Archived: How We Built a Real-time Privacy Inspector – The Markup

This is a simplified archive of the page at https://themarkup.org/blacklight/2020/09/22/how-we-built-a-real-time-privacy-inspector

Use this page embed on your own site:

Blacklight catalogs the many ways any website tracks visitors: from cookies to capturing every user keystroke and mouse movement

BlacklightReadArchived

Blacklight is a real-time website privacy inspector.

The tool emulates how a user might be surveilled while browsing the web. Users type a URL into Blacklight, and it visits the requested website, scans for known types of privacy violations, and returns an instant privacy analysis of the inspected site.

Blacklight works by visiting each website with a headless browser, running custom software built by The Markup. This software monitors which scripts on that website are potentially surveilling the user by performing seven different tests, each investigating a specific, known method of surveillance.
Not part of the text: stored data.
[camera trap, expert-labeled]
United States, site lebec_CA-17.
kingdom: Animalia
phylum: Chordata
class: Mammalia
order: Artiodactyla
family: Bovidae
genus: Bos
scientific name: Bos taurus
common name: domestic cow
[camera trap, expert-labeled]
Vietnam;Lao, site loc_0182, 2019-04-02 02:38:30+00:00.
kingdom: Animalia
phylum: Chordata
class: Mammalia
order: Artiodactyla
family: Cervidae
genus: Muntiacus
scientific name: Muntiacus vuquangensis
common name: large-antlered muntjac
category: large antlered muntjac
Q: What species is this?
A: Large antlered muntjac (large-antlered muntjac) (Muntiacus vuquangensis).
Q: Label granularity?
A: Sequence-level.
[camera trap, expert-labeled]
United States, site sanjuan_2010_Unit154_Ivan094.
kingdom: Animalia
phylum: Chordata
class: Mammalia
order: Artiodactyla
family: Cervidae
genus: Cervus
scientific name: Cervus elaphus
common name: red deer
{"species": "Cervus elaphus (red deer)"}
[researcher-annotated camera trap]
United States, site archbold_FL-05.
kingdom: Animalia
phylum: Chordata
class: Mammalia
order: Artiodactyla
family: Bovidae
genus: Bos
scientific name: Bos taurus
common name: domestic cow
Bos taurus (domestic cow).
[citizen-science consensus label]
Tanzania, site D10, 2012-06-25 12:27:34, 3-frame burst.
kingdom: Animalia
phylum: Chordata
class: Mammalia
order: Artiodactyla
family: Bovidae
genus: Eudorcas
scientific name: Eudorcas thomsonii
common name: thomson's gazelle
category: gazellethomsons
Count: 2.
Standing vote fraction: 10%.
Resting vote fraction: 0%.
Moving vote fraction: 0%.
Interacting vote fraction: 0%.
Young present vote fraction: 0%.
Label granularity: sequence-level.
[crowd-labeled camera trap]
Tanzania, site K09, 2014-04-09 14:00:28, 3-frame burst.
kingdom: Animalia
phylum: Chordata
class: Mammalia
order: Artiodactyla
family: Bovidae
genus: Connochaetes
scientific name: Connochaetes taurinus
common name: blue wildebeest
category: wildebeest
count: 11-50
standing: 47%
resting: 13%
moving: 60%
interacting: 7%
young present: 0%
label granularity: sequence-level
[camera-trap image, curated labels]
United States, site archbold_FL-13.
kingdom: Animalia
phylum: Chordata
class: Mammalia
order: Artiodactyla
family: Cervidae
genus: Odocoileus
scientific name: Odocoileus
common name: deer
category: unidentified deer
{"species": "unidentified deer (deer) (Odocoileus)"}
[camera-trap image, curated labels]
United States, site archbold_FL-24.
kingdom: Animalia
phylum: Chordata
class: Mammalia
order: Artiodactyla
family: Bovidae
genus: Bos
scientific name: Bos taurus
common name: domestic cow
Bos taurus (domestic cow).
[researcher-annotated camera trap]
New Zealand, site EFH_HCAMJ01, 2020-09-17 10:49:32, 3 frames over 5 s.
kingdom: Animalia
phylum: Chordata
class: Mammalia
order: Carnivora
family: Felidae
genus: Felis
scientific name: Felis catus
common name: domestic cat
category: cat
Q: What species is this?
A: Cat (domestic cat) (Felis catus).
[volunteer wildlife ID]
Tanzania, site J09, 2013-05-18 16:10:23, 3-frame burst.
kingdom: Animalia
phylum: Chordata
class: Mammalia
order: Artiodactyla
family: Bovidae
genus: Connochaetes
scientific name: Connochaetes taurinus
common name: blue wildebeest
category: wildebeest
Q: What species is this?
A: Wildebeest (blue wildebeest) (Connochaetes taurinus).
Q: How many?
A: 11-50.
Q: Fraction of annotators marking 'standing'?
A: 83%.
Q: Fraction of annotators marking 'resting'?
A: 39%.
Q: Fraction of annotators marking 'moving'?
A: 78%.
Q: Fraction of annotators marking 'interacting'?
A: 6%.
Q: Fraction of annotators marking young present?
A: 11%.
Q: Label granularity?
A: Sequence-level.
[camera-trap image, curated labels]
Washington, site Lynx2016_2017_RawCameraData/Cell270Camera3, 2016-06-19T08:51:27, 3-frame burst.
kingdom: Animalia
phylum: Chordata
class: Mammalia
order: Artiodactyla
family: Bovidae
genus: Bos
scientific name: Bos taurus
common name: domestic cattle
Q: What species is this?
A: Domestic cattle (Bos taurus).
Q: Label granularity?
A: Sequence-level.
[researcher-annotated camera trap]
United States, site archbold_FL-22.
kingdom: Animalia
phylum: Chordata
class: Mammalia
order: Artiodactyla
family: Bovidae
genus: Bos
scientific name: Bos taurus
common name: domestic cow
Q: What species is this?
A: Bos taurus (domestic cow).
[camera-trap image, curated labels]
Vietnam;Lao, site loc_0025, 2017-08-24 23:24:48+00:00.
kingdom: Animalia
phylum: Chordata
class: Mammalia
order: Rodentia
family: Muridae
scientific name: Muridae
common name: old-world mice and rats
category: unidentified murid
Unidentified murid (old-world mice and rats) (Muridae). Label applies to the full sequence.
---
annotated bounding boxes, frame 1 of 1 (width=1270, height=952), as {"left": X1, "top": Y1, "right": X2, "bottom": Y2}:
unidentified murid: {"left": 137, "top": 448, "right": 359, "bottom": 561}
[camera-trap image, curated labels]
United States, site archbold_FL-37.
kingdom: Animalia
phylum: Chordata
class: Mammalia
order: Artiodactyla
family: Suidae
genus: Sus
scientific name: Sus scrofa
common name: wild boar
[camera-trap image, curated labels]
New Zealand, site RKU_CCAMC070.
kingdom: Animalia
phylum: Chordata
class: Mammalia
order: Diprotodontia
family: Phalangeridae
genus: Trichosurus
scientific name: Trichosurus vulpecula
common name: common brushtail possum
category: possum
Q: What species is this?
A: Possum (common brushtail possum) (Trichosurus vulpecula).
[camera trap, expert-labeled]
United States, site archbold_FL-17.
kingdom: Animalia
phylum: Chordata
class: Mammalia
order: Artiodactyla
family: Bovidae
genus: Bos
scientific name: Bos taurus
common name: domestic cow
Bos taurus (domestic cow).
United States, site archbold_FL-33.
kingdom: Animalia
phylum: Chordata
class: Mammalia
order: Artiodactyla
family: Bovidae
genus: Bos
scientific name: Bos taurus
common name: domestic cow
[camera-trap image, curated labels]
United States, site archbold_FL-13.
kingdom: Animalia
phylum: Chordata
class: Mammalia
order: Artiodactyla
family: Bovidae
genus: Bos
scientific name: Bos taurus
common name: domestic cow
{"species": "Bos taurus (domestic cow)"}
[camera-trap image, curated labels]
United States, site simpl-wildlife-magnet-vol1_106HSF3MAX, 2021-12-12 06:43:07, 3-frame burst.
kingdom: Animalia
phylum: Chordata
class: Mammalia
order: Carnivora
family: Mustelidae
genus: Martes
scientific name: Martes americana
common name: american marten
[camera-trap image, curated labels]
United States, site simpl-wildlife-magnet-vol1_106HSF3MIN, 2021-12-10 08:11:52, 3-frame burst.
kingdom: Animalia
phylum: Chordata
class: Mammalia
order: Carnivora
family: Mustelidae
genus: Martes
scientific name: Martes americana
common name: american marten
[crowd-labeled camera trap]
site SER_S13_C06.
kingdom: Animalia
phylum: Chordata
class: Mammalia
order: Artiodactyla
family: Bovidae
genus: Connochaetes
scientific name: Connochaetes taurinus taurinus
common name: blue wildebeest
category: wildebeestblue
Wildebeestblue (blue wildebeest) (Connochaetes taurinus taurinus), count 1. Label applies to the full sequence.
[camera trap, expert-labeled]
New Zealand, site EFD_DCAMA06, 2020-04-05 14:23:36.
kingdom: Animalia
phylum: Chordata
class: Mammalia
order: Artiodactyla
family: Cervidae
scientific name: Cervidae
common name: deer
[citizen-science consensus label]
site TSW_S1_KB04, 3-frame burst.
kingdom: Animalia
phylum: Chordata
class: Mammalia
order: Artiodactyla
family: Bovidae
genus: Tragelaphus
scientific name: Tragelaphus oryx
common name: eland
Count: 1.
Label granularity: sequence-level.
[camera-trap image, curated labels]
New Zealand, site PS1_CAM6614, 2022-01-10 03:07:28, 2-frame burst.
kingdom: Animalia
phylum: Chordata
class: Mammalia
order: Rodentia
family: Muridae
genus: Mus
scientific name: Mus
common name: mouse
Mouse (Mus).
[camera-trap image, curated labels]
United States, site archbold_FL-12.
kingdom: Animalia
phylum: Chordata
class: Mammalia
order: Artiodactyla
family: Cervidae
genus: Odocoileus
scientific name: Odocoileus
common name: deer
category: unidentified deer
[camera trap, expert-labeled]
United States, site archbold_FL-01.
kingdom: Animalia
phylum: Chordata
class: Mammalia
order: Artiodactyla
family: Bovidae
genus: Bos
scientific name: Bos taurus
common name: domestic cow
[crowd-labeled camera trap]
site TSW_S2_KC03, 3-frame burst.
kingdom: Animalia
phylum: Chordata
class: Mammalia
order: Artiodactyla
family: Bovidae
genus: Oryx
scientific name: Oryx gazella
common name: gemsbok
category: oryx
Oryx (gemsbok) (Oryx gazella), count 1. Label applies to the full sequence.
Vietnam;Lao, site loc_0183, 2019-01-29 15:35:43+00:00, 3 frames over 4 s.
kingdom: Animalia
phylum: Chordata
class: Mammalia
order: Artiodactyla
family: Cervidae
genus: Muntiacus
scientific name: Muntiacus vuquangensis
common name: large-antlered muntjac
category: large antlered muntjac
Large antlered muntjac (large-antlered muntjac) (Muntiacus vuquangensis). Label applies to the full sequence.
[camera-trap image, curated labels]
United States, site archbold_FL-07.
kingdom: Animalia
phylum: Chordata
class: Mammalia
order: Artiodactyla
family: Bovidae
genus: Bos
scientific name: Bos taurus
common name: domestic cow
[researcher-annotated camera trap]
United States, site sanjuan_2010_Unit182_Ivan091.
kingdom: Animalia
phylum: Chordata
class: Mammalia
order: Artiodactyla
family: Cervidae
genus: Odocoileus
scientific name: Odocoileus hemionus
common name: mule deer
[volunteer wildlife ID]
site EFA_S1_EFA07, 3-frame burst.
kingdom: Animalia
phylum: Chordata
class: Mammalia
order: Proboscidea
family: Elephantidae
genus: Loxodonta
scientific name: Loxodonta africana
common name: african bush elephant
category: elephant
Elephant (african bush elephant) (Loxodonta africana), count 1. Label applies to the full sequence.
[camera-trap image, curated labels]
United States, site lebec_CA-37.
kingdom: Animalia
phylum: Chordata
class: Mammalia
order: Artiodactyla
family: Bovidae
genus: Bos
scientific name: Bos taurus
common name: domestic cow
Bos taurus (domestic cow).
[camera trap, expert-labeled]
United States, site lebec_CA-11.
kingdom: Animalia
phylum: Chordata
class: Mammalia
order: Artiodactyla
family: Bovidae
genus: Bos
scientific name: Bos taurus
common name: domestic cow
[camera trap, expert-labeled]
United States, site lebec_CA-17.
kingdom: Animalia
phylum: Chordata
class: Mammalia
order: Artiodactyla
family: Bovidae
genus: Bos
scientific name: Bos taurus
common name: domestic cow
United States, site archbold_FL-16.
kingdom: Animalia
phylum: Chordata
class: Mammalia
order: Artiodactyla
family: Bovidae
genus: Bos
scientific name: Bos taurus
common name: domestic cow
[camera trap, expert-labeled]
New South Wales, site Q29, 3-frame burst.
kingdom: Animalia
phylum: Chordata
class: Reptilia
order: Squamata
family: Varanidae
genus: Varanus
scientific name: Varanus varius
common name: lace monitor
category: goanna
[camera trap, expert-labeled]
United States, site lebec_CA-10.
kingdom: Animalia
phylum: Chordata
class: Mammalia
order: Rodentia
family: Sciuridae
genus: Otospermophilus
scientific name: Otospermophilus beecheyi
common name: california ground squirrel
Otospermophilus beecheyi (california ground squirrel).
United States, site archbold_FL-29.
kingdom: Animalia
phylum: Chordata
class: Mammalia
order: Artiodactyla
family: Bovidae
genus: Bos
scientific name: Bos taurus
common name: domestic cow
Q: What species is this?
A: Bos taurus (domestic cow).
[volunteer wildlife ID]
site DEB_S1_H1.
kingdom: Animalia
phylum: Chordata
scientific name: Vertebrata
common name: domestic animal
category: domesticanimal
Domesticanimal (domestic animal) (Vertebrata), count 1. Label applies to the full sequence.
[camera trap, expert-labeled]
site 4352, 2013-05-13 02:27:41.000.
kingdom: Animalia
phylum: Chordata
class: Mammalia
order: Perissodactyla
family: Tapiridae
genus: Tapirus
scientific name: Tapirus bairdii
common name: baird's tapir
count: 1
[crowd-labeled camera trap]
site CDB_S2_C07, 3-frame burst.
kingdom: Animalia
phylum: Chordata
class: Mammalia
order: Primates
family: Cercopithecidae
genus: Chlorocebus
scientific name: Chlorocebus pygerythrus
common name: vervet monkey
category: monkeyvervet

The types of surveillance that Blacklight seeks to identify are:

  • Third-party cookies
  • Ad trackers
  • Key logging
  • Session recording
  • Canvas fingerprinting
  • Facebook tracking
  • Google Analytics “Remarketing Audiences”

These are defined later in this document, as are their limitations.

Blacklight was built using the NodeJS Javascript environment, the Puppeteer Node library, which provides high-level control over a Chromium (open-source Chrome) browser. When a user enters a URL into Blacklight, the tool opens a headless web browser with a fresh profile and visits its homepage as well as an additional randomly selected page deeper inside the same website.

While the browser is visiting the website, it runs custom software in the background that monitors scripts and network requests to observe when and how user data is being collected.   To monitor scripts, Blacklight modifies various fingerprintable properties of the browser’s Window API. This allows Blacklight to log which script made a particular function call, using the Stacktrace-js package. The network requests are collected using a monitoring tool included in Puppeteer’s API.

Blacklight uses the script data and network requests to run the seven tests described above. Afterward, it closes the browser and generates an instant report for the user.

It records a list of all the URLs that the inspected website requests. In addition, it makes a list of all domains and subdomains that were requested. The tool we provide to the public will not save those lists unless the user chooses to share results with us through an option in the tool.

We define domain names using the Public Suffix + 1 method. We define first-party domain as any domain that matches the website visited, including subdomains. We define third-party as any domain that does not match the website visited. The tool compares the list of third-party domains from the website requests with DuckDuckGo’s Tracker Radar dataset.

This data merge allows Blacklight to add the following information about the third-party domains found on the inspected site:

  1. Name of the domain’s owner.
  2. Categories assigned by DuckDuckGo to each domain that attempt to describe its observed purpose or intent.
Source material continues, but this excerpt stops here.